おそらくその意見を述べる人も「いじめていいなどとは言っていない」と言うでしょう。
でも、理性的に考えたら「いじめられる側にも問題がある」というのは、限りなくそれにちかいものです。
いじめていることに一分の理であっても正当性を与えているのだから。


「お前は女だからセクハラされるのもしょうがない」
そう言っているのと同じです。

いま、セクハラ・パワハラなどのハラスメントに対しては、する側の理由ではなくされる側の意見を完全に重視するようになっています。

「される方が悪いのだ」「される方にも原因があるのだ」という理論はそこでは通りません。



「いじめにはいじめられる方にも問題があるのだ」というのは全くのナンセンスです。

この考え方は非常に日本的です。
おそらく日本人以外の人がこの「いじめにはいじめられる方にも問題があるのだ」という意見を聞いたら、どうしてそういう理屈が成り立つのか理解に苦しむという反応を示すと思われます。

これは個と集団の優先順位の概念の違いがあるのではないでしょうか。

多くの国では「個があって集団がある」と考えるのに対して、日本ではいまだに「集団ありき」でそれに逸脱するものを受け入れない・否定するという感覚が根強くのこっています。

それゆえに、「いじめられる方にも原因・問題がある」という考え方に共鳴する人が多いのではないでしょうか。


そのいじめの現場にいる教師でも、この「いじめにはいじめられる方にも問題があるのだ」ということを言う人がいます。

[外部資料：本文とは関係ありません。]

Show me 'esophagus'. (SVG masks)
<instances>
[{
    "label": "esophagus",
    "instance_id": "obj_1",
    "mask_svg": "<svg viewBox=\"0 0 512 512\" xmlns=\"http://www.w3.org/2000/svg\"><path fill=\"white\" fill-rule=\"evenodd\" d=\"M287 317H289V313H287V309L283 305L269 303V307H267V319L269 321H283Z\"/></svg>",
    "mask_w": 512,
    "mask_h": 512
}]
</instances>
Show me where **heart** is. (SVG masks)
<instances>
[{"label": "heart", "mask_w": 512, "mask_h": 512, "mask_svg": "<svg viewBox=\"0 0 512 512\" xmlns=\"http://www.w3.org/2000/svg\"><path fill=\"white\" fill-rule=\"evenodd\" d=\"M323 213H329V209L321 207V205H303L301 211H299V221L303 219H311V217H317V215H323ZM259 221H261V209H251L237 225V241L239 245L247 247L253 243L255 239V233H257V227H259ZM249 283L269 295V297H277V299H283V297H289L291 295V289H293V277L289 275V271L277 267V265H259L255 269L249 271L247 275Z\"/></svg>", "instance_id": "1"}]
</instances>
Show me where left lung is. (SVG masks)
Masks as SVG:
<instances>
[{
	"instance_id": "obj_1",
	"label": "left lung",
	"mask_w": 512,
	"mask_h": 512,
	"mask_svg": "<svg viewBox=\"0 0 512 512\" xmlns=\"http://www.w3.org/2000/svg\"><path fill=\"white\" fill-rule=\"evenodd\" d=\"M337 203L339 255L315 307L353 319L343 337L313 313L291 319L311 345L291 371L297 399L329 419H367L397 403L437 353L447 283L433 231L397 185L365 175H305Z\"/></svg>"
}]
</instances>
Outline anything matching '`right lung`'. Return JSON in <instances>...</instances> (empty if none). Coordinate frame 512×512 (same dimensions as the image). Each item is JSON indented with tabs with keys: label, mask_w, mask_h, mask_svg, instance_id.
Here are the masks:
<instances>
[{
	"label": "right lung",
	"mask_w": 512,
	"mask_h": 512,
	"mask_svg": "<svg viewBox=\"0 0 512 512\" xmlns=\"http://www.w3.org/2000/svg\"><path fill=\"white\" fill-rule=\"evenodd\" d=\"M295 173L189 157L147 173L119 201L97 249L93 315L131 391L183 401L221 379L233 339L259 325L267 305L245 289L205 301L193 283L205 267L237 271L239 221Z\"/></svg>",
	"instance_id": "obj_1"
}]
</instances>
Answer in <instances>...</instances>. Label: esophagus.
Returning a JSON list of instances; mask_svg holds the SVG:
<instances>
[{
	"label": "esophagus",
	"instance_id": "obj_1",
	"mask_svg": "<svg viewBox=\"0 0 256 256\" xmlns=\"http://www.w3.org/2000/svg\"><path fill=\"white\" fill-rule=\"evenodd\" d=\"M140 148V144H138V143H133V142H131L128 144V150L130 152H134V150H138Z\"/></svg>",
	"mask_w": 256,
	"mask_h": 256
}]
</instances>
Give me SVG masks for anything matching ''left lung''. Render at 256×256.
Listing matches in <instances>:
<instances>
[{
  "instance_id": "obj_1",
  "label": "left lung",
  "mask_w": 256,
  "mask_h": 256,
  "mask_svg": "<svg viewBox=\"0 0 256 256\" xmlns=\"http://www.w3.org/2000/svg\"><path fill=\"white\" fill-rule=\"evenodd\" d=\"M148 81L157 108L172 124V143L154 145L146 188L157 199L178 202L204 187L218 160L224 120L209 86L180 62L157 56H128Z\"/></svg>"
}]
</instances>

そして、同様の見解をまた別の先生が示したとか、いじめについて相談しにいったらそのように言われてあまり取り合ってもらえなかったということも少なからず耳にしたり、体験談の中で語られています。


ここで僕は思うのです。

いまの学校教育がもっている一側面そのものが、そもそも「集団に個人が適応すること」を目的としており、そこでは「それに逸脱する行為・個人」というものを認めない・否定する構造をまぎれもなくもっているのだ、と。

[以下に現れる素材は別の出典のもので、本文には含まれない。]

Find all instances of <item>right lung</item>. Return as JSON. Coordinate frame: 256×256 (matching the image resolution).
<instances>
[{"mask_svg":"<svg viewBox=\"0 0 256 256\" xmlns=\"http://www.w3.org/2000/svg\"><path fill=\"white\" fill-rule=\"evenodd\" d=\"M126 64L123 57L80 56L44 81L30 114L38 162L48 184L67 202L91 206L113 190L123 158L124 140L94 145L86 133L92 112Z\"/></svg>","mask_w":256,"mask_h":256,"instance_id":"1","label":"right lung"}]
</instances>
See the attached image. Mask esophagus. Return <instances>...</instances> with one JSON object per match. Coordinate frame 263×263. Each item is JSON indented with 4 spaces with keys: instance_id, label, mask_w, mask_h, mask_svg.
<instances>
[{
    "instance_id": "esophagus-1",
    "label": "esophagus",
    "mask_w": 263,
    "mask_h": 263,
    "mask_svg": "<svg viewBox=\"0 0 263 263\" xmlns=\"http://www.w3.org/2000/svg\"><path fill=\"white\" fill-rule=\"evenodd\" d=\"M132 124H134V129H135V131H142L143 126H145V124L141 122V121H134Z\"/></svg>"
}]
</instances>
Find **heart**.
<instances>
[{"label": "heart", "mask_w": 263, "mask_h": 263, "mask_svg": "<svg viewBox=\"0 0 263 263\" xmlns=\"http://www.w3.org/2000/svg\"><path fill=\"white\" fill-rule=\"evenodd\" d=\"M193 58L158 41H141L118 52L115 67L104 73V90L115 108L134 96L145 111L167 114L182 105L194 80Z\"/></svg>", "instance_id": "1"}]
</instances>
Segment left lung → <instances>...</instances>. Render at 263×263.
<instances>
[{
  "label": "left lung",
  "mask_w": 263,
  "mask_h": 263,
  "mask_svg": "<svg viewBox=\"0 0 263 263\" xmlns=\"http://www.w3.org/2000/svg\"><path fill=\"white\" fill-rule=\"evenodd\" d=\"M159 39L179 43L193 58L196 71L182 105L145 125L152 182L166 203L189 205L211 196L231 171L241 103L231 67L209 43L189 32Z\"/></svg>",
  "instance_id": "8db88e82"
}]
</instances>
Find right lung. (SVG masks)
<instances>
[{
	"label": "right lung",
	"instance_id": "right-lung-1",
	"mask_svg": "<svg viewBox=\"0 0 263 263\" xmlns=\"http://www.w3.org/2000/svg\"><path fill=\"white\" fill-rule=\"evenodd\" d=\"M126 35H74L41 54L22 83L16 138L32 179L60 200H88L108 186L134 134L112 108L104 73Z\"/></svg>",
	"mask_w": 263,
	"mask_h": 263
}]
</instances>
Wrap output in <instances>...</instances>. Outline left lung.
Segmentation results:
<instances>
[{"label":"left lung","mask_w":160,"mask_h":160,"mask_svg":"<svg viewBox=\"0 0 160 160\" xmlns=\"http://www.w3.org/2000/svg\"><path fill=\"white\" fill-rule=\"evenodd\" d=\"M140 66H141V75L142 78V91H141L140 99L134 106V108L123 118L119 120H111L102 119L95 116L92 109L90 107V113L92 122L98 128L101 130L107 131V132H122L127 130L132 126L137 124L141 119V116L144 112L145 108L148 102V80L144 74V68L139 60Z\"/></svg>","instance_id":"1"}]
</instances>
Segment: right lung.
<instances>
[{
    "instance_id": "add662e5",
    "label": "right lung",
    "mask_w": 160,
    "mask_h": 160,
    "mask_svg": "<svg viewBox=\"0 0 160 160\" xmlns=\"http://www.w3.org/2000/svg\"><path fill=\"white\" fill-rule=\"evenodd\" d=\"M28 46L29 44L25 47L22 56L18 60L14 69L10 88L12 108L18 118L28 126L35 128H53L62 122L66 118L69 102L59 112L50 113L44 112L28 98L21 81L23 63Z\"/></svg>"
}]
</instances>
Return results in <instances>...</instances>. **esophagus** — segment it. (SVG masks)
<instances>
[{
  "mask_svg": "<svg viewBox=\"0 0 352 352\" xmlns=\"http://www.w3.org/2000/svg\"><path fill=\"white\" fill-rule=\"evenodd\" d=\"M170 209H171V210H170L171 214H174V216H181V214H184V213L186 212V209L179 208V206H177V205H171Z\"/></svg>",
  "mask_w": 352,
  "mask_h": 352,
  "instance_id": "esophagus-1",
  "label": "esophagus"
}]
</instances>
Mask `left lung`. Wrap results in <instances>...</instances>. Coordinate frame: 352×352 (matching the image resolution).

つまり、学校の持っているその構造と、いじめの構造が同じ理論の上に立っているのであると考えられます。

学校は、集団に適応できない子を認めず、子供たちもそれと同様に子供たちの集団に染まっていないものを異物として排除する行為、すなわち「いじめ」を正当な理由のあるものとしている。

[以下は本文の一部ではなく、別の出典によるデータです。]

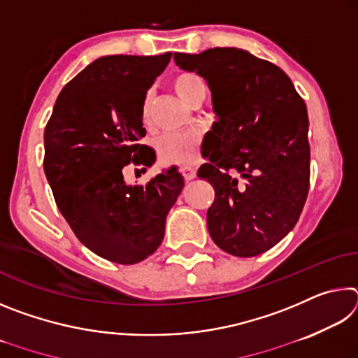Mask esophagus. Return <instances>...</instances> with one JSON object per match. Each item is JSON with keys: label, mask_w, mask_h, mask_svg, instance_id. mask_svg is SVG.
<instances>
[{"label": "esophagus", "mask_w": 358, "mask_h": 358, "mask_svg": "<svg viewBox=\"0 0 358 358\" xmlns=\"http://www.w3.org/2000/svg\"><path fill=\"white\" fill-rule=\"evenodd\" d=\"M181 173H183V178L186 181H191V180L196 178V171H194V169H191V167H183V169H181Z\"/></svg>", "instance_id": "34e87169"}]
</instances>
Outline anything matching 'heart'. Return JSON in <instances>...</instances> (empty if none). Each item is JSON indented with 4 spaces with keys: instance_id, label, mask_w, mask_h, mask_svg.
Listing matches in <instances>:
<instances>
[{
    "instance_id": "heart-1",
    "label": "heart",
    "mask_w": 358,
    "mask_h": 358,
    "mask_svg": "<svg viewBox=\"0 0 358 358\" xmlns=\"http://www.w3.org/2000/svg\"><path fill=\"white\" fill-rule=\"evenodd\" d=\"M172 87L181 99L192 106L199 99H203L205 85L202 78L194 72H180L173 77ZM151 115V93H147L142 102L141 117L145 124L150 123ZM201 138L196 134H162L156 141V153L166 164L191 166L197 159V148Z\"/></svg>"
}]
</instances>
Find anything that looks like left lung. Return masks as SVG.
I'll return each mask as SVG.
<instances>
[{
    "instance_id": "1",
    "label": "left lung",
    "mask_w": 358,
    "mask_h": 358,
    "mask_svg": "<svg viewBox=\"0 0 358 358\" xmlns=\"http://www.w3.org/2000/svg\"><path fill=\"white\" fill-rule=\"evenodd\" d=\"M173 58L207 80L217 115L197 172L215 187L208 232L232 256H259L294 229L310 191L305 101L281 68L240 48Z\"/></svg>"
}]
</instances>
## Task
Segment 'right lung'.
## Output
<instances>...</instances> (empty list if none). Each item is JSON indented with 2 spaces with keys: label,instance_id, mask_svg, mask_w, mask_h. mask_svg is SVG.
I'll return each instance as SVG.
<instances>
[{
  "label": "right lung",
  "instance_id": "right-lung-1",
  "mask_svg": "<svg viewBox=\"0 0 358 358\" xmlns=\"http://www.w3.org/2000/svg\"><path fill=\"white\" fill-rule=\"evenodd\" d=\"M172 53L112 55L64 85L44 131V172L57 207L76 237L98 256L131 265L164 238L166 217L183 189L175 167L128 186L123 169L153 164L141 108ZM137 171V169H136Z\"/></svg>",
  "mask_w": 358,
  "mask_h": 358
}]
</instances>
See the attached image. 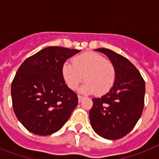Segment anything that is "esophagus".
<instances>
[{
	"label": "esophagus",
	"instance_id": "34e87169",
	"mask_svg": "<svg viewBox=\"0 0 159 159\" xmlns=\"http://www.w3.org/2000/svg\"><path fill=\"white\" fill-rule=\"evenodd\" d=\"M83 99H84V97H82V96H80V95H78V102H82V101Z\"/></svg>",
	"mask_w": 159,
	"mask_h": 159
}]
</instances>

いじめがもっとも多くなる時期といわれる中学校が、偶然か必然かもっとも学校からの管理・しめつけの大きくなる時期でもあります。

僕にはこれは無関係ではないのではないかと思われます。


初めに出てきた「いじめにはいじめられる方にも問題があるのだ」という根強い考え方や、学校が集団への適応を最上とし多様な個性というものを軽視していたりする限り、このタイプのいじめはなくならないのではないかと感じられます。

ただ、現状の学校教育の目的そのものが、その人その人の人格を形成したり、個々の特質を伸ばすことよりも、集団ひいては社会に適応する人間をつくることを第一においているのだから、この問題はそもそもその目的自体に内包された根深い・解決困難なものであることも、同時に思わざるをえません。

全てのいじめがこの構造から成り立っているわけではないけれども、この考え方が多くの大人の中にすらすでにインプリンティングされてしまっていることは、「いじめにはいじめられる方にも問題があるのだ」という意見に同調する人が多いことからも明らかであろうと思われます。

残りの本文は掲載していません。